Component Tuning Levers
Also available as:
PDF

Modifying Unified Topology Enrichment Properties Using Ambari

You can modify various enrichment properties for the unified topology using Ambari.

To modify the enrichment properties, navigate to Ambari>Metron>Enrichment.

The following list provides tuning guidelines for the unified topology enrichment properties you can modify in Ambari:

enrichment.workers
The number of worker processes for the enrichment topology. Increase parallelism before attempting to increase the number of workers.
Start by tuning only a single worker. Maximize throughput for that worker, then increase the number of workers.
The throughput should scale relatively linearly as workers are added. This reaches a limit as the number of workers running on a single node saturate the resources available.
When this happens, adding workers, but on additional nodes should allow further scaling.
enrichment.acker.executors
The number of ackers within the topology.
This should most often be equal to the number of workers defined in enrichment.workers.
Within the Storm UI, click the "Show System Stats" button. This will display a bolt named __acker. If the capacity of this bolt is too high, then increase the number of ackers.
topology.worker.childopts
This parameter accepts arguments that will be passed to the JVM created for each Storm worker. This allows for control over the heap size, garbage collection, and any other JVM-specific parameter.
Start with a 2G heap and increase as needed. Running with 8G was found to be beneficial, but will vary depending on caching needs.
-Xms8g -Xmx8g
The Garbage First Garbage Collector (G1GC) is recommended along with a cap on the amount of time spent in garbage collection. This is intended to help address small object allocation issues due to our extensive use of caches.
-XX:+UseG1GC -XX:MaxGCPauseMillis=100
If the caches in use are very large (as defined by either enrichment.join.cache.size or threat.intel.join.cache.size) and performance is poor, turning on garbage collection logging might be helpful.
topology.max.spout.pending
This limits the number of unacked tuples that the spout can introduce into the topology.
Decreasing this value will increase back pressure and allow the topology to consume messages at a pace that is maintainable.

● Supplied data:

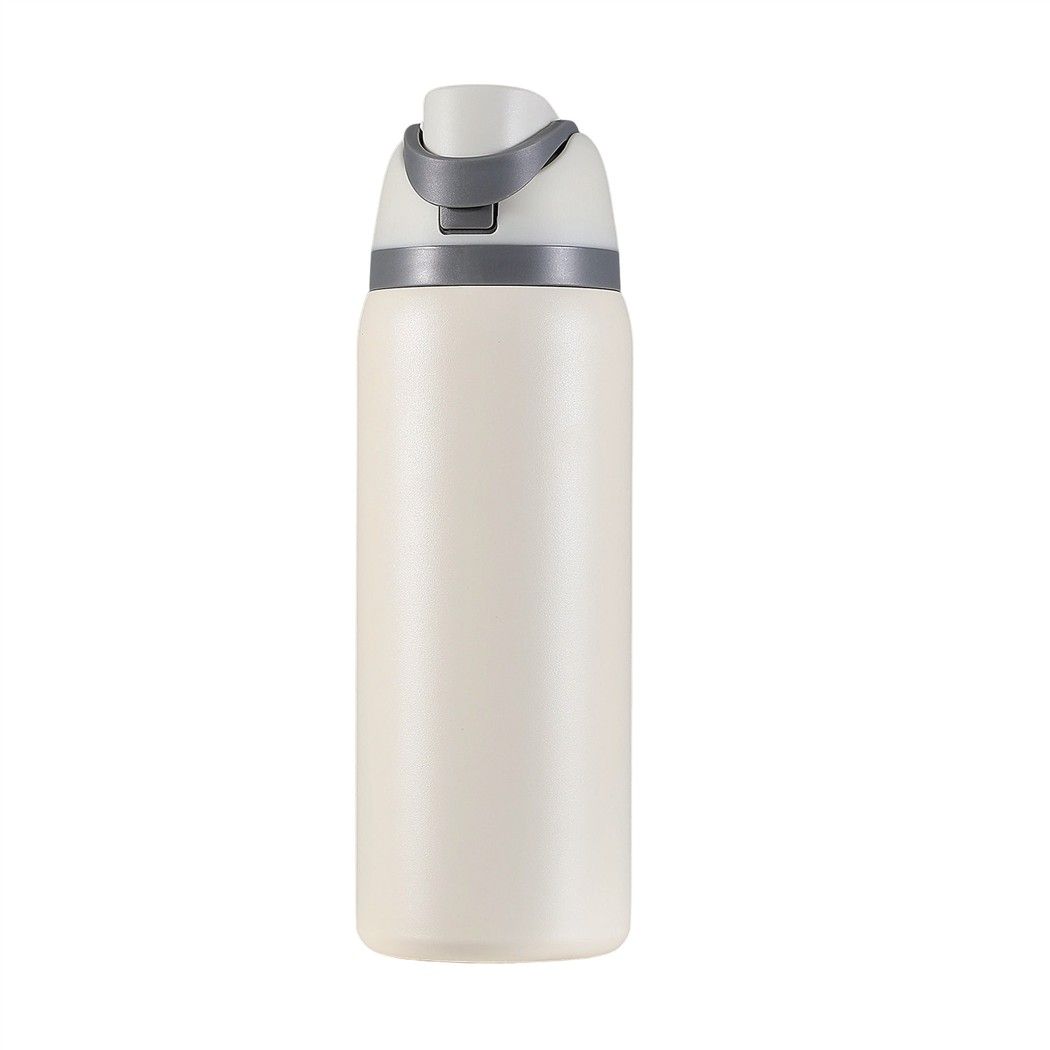 950ML Insulated Water Bottle with Straw Stainless Steel Drink Bottle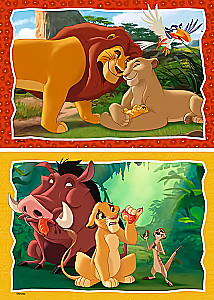 Пазл:2x24 - The Lion King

● Exercise requirements: Return the full Ambari enrichment tuning page word for word. Nothing in the data is needed here.

● Output below:
Component Tuning Levers
Also available as:
PDF

Modifying Unified Topology Enrichment Properties Using Ambari

You can modify various enrichment properties for the unified topology using Ambari.

To modify the enrichment properties, navigate to Ambari>Metron>Enrichment.

The following list provides tuning guidelines for the unified topology enrichment properties you can modify in Ambari:

enrichment.workers
The number of worker processes for the enrichment topology. Increase parallelism before attempting to increase the number of workers.
Start by tuning only a single worker. Maximize throughput for that worker, then increase the number of workers.
The throughput should scale relatively linearly as workers are added. This reaches a limit as the number of workers running on a single node saturate the resources available.
When this happens, adding workers, but on additional nodes should allow further scaling.
enrichment.acker.executors
The number of ackers within the topology.
This should most often be equal to the number of workers defined in enrichment.workers.
Within the Storm UI, click the "Show System Stats" button. This will display a bolt named __acker. If the capacity of this bolt is too high, then increase the number of ackers.
topology.worker.childopts
This parameter accepts arguments that will be passed to the JVM created for each Storm worker. This allows for control over the heap size, garbage collection, and any other JVM-specific parameter.
Start with a 2G heap and increase as needed. Running with 8G was found to be beneficial, but will vary depending on caching needs.
-Xms8g -Xmx8g
The Garbage First Garbage Collector (G1GC) is recommended along with a cap on the amount of time spent in garbage collection. This is intended to help address small object allocation issues due to our extensive use of caches.
-XX:+UseG1GC -XX:MaxGCPauseMillis=100
If the caches in use are very large (as defined by either enrichment.join.cache.size or threat.intel.join.cache.size) and performance is poor, turning on garbage collection logging might be helpful.
topology.max.spout.pending
This limits the number of unacked tuples that the spout can introduce into the topology.
Decreasing this value will increase back pressure and allow the topology to consume messages at a pace that is maintainable.